EXTRAHIERTE DATEN:
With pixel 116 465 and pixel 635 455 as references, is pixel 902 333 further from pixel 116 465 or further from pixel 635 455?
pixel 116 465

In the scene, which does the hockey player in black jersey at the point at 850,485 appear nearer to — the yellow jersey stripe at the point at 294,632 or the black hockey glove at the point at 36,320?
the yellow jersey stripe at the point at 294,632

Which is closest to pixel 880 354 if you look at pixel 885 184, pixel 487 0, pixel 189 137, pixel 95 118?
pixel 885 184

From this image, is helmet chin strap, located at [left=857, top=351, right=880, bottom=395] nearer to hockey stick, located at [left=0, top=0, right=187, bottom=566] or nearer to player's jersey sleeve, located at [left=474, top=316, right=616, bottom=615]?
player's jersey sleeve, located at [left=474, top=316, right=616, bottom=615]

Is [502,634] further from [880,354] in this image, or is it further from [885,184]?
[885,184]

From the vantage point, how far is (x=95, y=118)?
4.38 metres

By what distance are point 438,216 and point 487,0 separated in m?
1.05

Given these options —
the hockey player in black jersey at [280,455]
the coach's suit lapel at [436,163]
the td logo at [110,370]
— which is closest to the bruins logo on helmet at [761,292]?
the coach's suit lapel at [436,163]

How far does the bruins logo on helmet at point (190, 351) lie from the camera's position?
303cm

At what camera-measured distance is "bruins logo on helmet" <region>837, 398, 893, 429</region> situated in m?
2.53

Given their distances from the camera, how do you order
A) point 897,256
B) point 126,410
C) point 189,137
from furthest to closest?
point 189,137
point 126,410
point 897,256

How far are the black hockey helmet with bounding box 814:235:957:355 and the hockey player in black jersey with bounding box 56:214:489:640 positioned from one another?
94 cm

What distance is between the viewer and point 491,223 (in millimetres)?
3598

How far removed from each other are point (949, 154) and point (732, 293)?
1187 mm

AUFGABE:
Schreib alle Zeilen von oben unverändert ab.

LÖSUNG:
With pixel 116 465 and pixel 635 455 as references, is pixel 902 333 further from pixel 116 465 or further from pixel 635 455?
pixel 116 465

In the scene, which does the hockey player in black jersey at the point at 850,485 appear nearer to — the yellow jersey stripe at the point at 294,632 or the black hockey glove at the point at 36,320?
the yellow jersey stripe at the point at 294,632

Which is closest to pixel 880 354 if you look at pixel 885 184, pixel 487 0, pixel 189 137, pixel 95 118?
pixel 885 184

From this image, is helmet chin strap, located at [left=857, top=351, right=880, bottom=395] nearer to hockey stick, located at [left=0, top=0, right=187, bottom=566] or nearer to player's jersey sleeve, located at [left=474, top=316, right=616, bottom=615]?
player's jersey sleeve, located at [left=474, top=316, right=616, bottom=615]

Is [502,634] further from [880,354] in this image, or is it further from [885,184]?
[885,184]

From the vantage point, how far is (x=95, y=118)?
4.38 metres

By what distance are point 438,216 and point 487,0 separated in m?
1.05

Given these options —
the hockey player in black jersey at [280,455]
the coach's suit lapel at [436,163]
the td logo at [110,370]
— which is closest to the bruins logo on helmet at [761,292]?
the coach's suit lapel at [436,163]

How far does the bruins logo on helmet at point (190, 351) lie from the camera's position?
303cm

At what camera-measured distance is "bruins logo on helmet" <region>837, 398, 893, 429</region> situated in m?
2.53

Given their distances from the camera, how do you order
A) point 897,256
B) point 126,410
C) point 189,137
from furthest to closest?
point 189,137
point 126,410
point 897,256

How far are the black hockey helmet with bounding box 814:235:957:355 and the hockey player in black jersey with bounding box 56:214:489:640 positioned from one another?
94 cm

What distance is between the viewer and point 491,223 (in millimetres)?
3598

How far removed from each other are point (949, 154) and point (732, 293)?
1187 mm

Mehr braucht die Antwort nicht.